Le dérèglement climatique avec ses conséquences potentiellement dévastatrices est un risque désormais avéré. Nous ne reviendrons pas ici sur ce diagnostic solidement étayé et documenté. Lors de la COP21, en décembre 2015, à Paris, 195 pays se sont engagés à respecter les objectifs suggérés par la communauté scientifique, dont les travaux sont synthétisés régulièrement par le GIEC (1), à savoir stabiliser la température planétaire à moins de 2 °C au-dessus de sa moyenne préindustrielle. Nous connaissons la cause principale de ce dérèglement : les émissions anthropiques de gaz à effet de serre (GES), de l’ordre de 50 milliards de tonnes équivalents CO2 (2) par an, dont plus de 60 % dus à la combustion d’énergies fossiles. Depuis le milieu du XIXe siècle, l’humanité a émis environ 2000 milliards de tonnes de CO2. Si l’humanité continue de faire croître ses émissions de GES, la hausse de la température moyenne planétaire sera à plus ou moins brève échéance de l’ordre de 3 à 6 °C par rapport à la température préindustrielle.
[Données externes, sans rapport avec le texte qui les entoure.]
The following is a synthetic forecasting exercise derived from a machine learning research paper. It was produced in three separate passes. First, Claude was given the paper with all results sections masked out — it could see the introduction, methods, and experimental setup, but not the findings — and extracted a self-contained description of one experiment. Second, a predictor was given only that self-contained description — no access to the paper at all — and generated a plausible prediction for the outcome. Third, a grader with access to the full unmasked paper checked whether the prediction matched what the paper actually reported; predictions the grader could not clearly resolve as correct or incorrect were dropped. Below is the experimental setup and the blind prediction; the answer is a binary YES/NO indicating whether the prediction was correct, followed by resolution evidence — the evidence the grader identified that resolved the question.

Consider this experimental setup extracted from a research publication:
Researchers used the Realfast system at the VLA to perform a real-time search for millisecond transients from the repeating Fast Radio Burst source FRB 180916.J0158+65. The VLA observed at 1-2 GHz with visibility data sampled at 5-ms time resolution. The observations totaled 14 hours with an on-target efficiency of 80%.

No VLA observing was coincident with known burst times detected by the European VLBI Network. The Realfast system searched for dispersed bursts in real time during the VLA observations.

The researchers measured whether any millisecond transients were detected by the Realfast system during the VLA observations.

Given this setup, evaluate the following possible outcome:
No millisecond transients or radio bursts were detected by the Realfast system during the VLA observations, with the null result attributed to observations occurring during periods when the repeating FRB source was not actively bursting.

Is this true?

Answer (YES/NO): YES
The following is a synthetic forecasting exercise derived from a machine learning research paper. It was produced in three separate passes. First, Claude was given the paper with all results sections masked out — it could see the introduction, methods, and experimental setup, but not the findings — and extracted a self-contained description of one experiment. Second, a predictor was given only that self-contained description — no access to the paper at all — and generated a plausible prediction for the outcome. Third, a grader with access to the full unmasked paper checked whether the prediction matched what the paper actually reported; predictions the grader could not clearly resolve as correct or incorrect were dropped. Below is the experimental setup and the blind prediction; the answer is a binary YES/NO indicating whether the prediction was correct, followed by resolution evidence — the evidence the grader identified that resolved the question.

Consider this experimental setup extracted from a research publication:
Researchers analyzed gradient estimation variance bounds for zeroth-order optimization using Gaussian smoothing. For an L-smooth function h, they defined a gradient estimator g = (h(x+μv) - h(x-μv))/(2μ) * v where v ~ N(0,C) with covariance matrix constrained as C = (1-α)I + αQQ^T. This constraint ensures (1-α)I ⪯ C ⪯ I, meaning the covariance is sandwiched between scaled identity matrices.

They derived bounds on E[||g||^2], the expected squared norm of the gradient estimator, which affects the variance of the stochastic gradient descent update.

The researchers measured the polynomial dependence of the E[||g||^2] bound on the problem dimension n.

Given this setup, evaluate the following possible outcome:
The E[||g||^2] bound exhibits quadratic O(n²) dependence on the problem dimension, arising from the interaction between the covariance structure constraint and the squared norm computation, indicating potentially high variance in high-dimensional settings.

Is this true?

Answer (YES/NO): NO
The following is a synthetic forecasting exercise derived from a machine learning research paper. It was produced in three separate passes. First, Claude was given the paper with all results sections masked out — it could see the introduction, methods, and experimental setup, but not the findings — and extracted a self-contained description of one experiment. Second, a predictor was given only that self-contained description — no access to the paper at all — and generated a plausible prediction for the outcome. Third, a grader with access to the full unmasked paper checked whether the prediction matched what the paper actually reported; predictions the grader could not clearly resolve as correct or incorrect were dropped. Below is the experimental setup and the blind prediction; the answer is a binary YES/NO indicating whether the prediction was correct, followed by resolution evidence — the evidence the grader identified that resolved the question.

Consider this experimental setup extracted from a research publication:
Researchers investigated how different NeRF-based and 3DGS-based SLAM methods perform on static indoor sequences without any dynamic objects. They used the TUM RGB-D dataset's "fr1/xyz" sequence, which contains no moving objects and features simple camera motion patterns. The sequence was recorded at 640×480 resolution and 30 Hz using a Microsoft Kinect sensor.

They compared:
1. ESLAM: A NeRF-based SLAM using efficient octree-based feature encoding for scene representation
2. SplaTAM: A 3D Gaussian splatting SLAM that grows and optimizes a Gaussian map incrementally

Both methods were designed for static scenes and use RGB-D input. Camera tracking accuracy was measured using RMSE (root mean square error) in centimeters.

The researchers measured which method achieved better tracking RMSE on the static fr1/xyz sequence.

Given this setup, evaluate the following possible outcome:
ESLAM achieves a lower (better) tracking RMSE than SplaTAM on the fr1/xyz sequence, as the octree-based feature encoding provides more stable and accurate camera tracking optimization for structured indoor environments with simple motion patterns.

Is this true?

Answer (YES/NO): NO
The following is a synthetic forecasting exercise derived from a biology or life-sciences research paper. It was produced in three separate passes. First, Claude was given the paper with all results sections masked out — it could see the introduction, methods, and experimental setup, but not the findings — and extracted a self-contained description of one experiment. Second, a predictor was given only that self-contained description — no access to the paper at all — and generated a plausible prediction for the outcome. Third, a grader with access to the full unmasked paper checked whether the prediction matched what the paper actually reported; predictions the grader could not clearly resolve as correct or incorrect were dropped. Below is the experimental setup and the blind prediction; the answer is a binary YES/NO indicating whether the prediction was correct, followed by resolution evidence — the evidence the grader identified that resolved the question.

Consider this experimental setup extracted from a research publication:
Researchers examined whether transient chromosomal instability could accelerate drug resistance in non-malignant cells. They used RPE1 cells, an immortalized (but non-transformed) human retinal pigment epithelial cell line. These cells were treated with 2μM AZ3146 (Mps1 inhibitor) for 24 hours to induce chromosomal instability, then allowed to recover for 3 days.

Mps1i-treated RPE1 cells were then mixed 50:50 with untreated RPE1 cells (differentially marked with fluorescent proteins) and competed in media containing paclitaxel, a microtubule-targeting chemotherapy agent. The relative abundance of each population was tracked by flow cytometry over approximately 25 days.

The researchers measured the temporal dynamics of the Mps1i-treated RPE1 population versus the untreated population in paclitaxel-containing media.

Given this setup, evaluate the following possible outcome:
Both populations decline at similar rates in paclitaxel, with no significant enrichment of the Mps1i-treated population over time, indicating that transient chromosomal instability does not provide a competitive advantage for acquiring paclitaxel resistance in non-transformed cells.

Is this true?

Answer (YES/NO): NO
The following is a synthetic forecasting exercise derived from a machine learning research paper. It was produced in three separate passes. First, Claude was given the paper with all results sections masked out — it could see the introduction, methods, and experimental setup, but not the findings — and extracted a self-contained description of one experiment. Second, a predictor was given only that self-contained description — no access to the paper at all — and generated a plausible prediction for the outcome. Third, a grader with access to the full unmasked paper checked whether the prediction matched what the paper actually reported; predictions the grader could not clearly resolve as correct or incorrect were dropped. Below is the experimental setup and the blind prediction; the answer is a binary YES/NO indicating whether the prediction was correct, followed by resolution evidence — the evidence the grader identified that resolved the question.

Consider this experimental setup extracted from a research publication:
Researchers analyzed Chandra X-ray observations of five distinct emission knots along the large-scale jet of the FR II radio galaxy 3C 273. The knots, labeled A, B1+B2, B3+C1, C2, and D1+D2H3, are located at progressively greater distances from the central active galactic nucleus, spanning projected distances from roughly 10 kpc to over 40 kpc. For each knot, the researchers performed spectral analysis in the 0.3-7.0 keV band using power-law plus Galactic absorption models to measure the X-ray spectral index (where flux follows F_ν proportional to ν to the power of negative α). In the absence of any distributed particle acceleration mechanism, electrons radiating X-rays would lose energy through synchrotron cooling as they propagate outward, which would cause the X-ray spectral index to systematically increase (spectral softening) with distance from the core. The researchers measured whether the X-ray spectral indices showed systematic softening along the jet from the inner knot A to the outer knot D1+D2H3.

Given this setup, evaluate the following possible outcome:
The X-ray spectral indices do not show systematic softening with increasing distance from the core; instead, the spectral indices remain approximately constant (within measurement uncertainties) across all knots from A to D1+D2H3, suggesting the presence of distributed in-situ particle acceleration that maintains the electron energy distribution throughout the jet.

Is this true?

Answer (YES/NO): NO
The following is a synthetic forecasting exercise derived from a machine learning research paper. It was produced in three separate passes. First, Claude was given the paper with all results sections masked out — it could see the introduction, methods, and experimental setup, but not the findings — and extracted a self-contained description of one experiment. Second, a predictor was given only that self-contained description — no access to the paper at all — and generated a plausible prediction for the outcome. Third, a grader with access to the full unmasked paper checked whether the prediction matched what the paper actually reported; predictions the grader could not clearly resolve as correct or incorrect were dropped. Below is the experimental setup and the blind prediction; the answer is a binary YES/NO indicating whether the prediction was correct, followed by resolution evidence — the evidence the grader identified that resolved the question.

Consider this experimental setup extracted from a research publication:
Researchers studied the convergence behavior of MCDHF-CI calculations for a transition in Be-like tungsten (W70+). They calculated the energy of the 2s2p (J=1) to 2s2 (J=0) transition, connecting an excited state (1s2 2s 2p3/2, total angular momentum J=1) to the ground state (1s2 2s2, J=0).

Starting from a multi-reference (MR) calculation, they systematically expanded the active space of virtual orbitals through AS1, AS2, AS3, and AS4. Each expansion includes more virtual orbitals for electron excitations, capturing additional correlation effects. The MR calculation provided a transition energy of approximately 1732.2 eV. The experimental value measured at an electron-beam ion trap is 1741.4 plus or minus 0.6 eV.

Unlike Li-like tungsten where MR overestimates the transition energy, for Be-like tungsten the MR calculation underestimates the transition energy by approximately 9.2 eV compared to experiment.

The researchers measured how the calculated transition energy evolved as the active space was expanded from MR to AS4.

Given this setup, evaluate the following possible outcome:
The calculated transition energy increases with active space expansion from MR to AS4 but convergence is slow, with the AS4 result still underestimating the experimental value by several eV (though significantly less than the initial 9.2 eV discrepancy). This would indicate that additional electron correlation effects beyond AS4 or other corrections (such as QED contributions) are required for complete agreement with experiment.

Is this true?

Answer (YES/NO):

Lors de la dernière glaciation, la température moyenne de la Terre était inférieure à l’actuelle de 5 °C environ. Pour éviter de faire subir en cent ans à notre planète l’équivalent d’un changement d’ère climatique, nous devons limiter nos émissions de GES à une vingtaine de milliards de tonnes en 2050, puis les faire descendre pour atteindre la neutralité carbone avant la fin du siècle.

LA PÉNURIE DES ÉNERGIES FOSSILES PEUT-ELLE LIMITER LA DÉRIVE CLIMATIQUE ?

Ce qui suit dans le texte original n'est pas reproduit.